Oh, and aaronl is an idiot. An unabashed idiot. I probably shouldn't say that, and it's not Helix policy, but in my opinion, he's a complete idiot. I wonder how he even got to be an intern at VA?

Spent much of the night in a lab on an Ultra 1 tracking down the multi-depth bugs in gnome-games that Miguel mentioned he wanted fixed. Ugh. Some of those programs are a mess, and so my fixes were non-optimal, but honestly, I don't have time to do it all right.

In the process, found what I think is a bug in libgnomeui (gnome_about_new and associated helper functions). Submitted a patch to gnome-hackers, we'll see how it stands up. It's quite short.

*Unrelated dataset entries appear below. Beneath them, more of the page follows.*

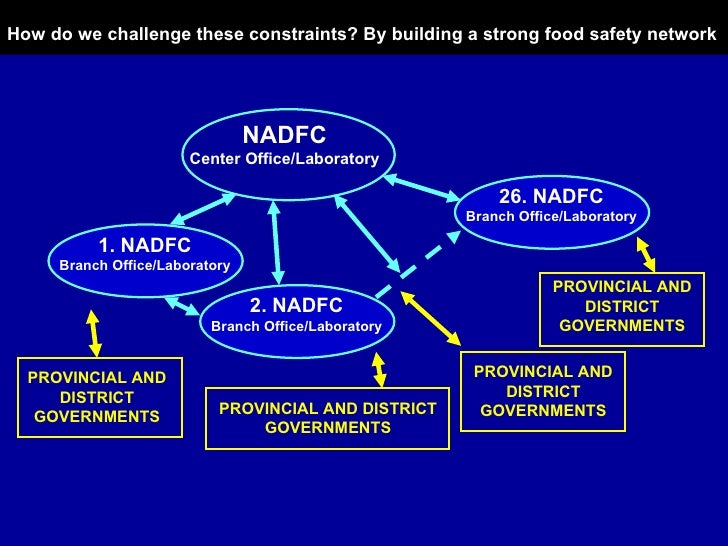 How do we challenge these constraints? By building a strong food safety network NADFC Center Office/Laboratory 26. NADFC B...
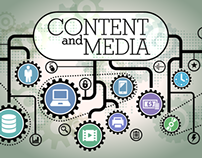Content and Media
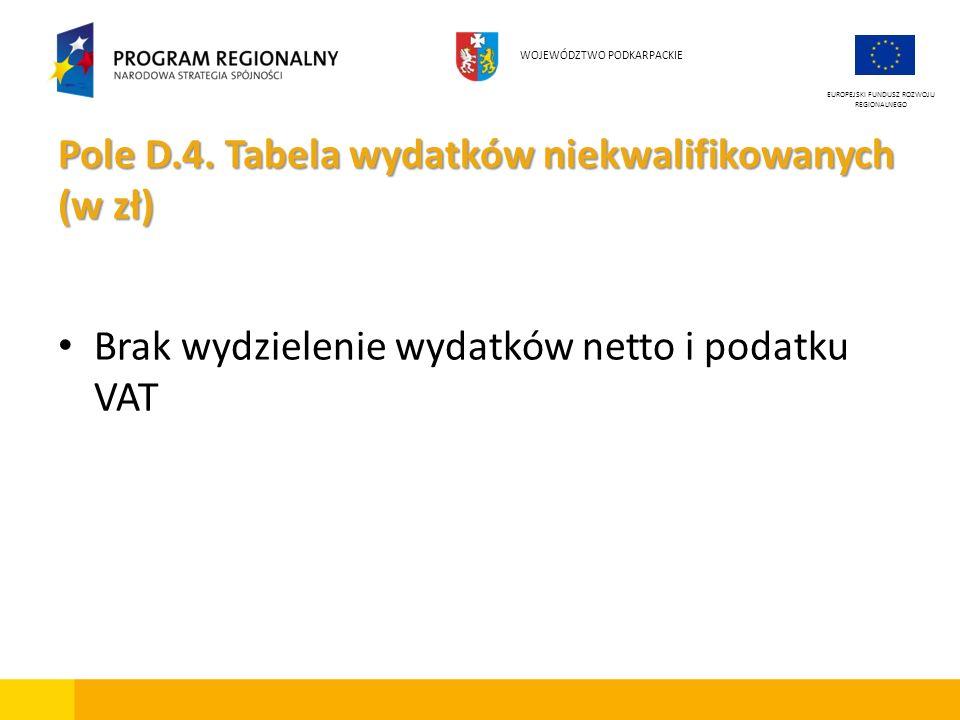 Pole D.4. Tabela wydatków niekwalifikowanych (w zł) Brak wydzielenie wydatków netto i podatku VAT EUROPEJSKI FUNDUSZ ROZWOJU REGIONALNEGO WOJEWÓDZTWO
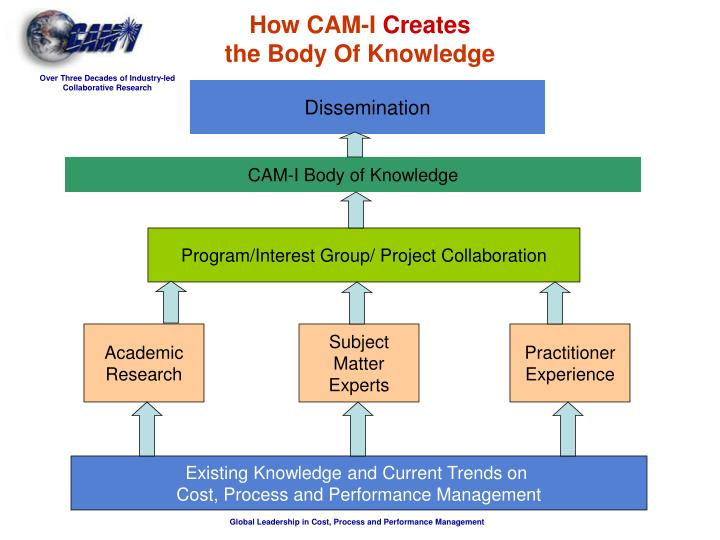 How cam i creates the body of knowledge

Still left to do is merge in the docs for Iagno that were submitted. I honestly believe it's a miracle that there are any user docs in GNOME, considering how much it sucks to merge them into the build process. I've looked at 5 different modules for the correct way to do it, and all 5 have a different method.

After that, I guess I can release a new GNOME Games. I'd still like to hear back from someone in the translators camp (if only to hear that my mail got through), but I'm not going to wait. It looks like over the past few months the translations have become pretty complete anyway.

I've done some Iagno II hacking in the past few days, but nothing major. I continue to work with Peter on making sure the API is sane for bizarre plugin desires. There are a few snags to making a truly excellent network player, but we're working on them.

School as always continues to take a too-large portion of my time, doing what I consider to be substantially less interesting things than I would choose to do, on my own. Which sucks, because then I tend to write it off completely, even though I know there are some nuggets of truly cool stuff buried in there. Oh well.

Jacob came back to CMU to visit this weekend past, and it was cool to see him again. Helix is treating him well.

Hacked more on Iagno II. Switched from proper threads to a fork with pipe communication, because it solved some problems for me. Added some minor things (grid lines). It's very nearly feature comparable to Iagno (the original), plus of course the player plugins. So I'm happy. Hopefully Peter will come through with the network player too, so that'll be cool.

Time to go study for an Algorithms quiz tomorrow. And then write a Psychology paper that is so way overdue it's not even funny. Ugh.

BTW if you haven't yet, read wsanchez's (is "'s" there right?) diary. Wow.

Also my knee, I just noticed, is in intense pain when I put pressure on it and it is not locked. Ugh again.

Hacked on Iagno II a lot in the past few days. Sure, it's meaningless fluff and not very important on the grand scale of things, but it's fun. It was gratifying to get a couple plugins submitted already (I mailed people 2 days ago).

I committed the "Swedish Chef" plugin (that's possibly only a codename, we'll see) yesterday. It's a lot better than any of the players that were included in Iagno. I'm still trying to beat it. I played Iagno a lot, but against the old computer players it was hardly a learning experience.

So anybody who's interested should check out the gnome-games head from GNOME cvs and give it a whirl (especially if you thought Iagno was too easy). Also, if you're interested in writing a plugin player, either drop me a line or just read the random player code (simple but demonstrates everything) and surprise me.